Computer Laboratory

Course pages 2015–16

Principles of Data Science

Principal lecturer: Dr Richard Gibbens
Taken by: MPhil ACS, Part III
Code: L120
Hours: 16
Prerequisites: Undergraduate level mathematical knowledge of linear algebra, calculus, optimization, probability and statistics together with some experience with at least one language or package to handle data analysis.

Aims

This module will introduce students to the principles of Data Science that underpin key tools and techniques used both to describe and to gain insights into the properties of often large and complex datasets. The approach taken in the module will combine the development of mathematical theory with case studies taken from real-world application domains such as communications networks and road transport networks. The case studies will also highlight the use of modern software packages including R for both statistical computation as well as the graphical visualisation of statistical properties and results.

Syllabus

  • Statistical Learning (4 lectures)
    • Introduction
    • Estimation, models and prediction accuracy
    • Notions of supervised and unsupervised learning
  • Linear Regression (3 lectures)
    • Simple linear regression
    • Mulitple linear regression
    • Case studies
  • Classification (3 lectures)
    • Logistic regression
    • Linear discriminant analysis
    • Applications
  • Resampling Methods (3 lectures)
    • Cross-validation
    • The bootstrap method
    • Applications
  • Linear Model Selection and Regularization (3 lectures)
    • Approaches to subset selection
    • Shrinkage methods
    • Methods for dimension reduction
    • Applications

Objectives

On completion of this module, students should:

  • understand the ideas of statistical approaches to learning
  • understand how to approach answering statistical questions involving large and complex data sets
  • appreciate the range of basic techniques available to Data Scientists
  • be familiar with the use of statistical software for computation and for visualization

Course work

Course work will consist of two exercies.

  1. A literature survey of state-of-the-art research on one of the specified topics.

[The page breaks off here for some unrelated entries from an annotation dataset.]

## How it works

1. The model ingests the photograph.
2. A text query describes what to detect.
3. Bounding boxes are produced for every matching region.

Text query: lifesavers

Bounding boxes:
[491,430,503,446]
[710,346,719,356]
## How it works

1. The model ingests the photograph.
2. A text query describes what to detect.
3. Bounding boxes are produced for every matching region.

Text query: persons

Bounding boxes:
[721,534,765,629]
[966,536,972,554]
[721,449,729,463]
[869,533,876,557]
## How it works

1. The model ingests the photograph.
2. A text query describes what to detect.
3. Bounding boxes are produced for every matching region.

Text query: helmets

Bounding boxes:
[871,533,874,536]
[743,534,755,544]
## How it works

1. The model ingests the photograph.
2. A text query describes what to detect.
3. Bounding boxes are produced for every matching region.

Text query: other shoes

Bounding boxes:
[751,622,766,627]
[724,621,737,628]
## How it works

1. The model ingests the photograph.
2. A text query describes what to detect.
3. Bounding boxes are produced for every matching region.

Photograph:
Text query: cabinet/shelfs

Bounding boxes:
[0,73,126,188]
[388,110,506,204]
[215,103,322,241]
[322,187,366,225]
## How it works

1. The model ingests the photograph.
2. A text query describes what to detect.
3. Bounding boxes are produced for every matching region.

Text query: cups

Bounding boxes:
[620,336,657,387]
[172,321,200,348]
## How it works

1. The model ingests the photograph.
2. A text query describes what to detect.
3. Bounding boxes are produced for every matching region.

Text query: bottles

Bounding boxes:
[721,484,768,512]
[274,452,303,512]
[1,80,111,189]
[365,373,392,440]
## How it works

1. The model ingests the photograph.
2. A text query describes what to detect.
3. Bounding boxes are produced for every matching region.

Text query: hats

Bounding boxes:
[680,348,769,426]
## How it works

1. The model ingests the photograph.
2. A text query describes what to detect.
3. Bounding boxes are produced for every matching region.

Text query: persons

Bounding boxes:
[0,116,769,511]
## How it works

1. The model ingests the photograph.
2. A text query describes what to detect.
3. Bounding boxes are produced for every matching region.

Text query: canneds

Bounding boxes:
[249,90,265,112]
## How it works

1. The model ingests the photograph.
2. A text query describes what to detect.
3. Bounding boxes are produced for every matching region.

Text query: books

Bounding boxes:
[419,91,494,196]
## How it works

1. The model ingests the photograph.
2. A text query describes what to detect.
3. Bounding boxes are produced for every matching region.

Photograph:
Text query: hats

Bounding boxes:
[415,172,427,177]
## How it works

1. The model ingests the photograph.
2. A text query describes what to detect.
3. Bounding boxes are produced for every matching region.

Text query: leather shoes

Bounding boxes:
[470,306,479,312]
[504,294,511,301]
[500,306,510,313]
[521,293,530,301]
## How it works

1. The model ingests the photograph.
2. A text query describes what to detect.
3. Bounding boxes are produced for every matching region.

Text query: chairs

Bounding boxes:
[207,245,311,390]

The literature survey should be around 2500 words and be based on around 10–20 papers.
  2. A practical project investigating a specified data set which will involve using software, such as R, for analysis and graphical visualization. The project will be assessed by a written project report not more than 2500 words with details of all software used (code and scripts) supplied as an additional appendix.

Assessment

  1. Literature survey (50% of final mark)
  2. Practical project (50% of final mark)

Recommended reading

This module will draw directly on Chapters 1–6 of the following for the core material on Statistical Learning.

Gareth James, Daniela Witten, Trevor Hastie & Robert Tibshirani (2014). An Introduction to Statistical Learning (with Applications in R). Springer (1st ed.). See the book website for much related information.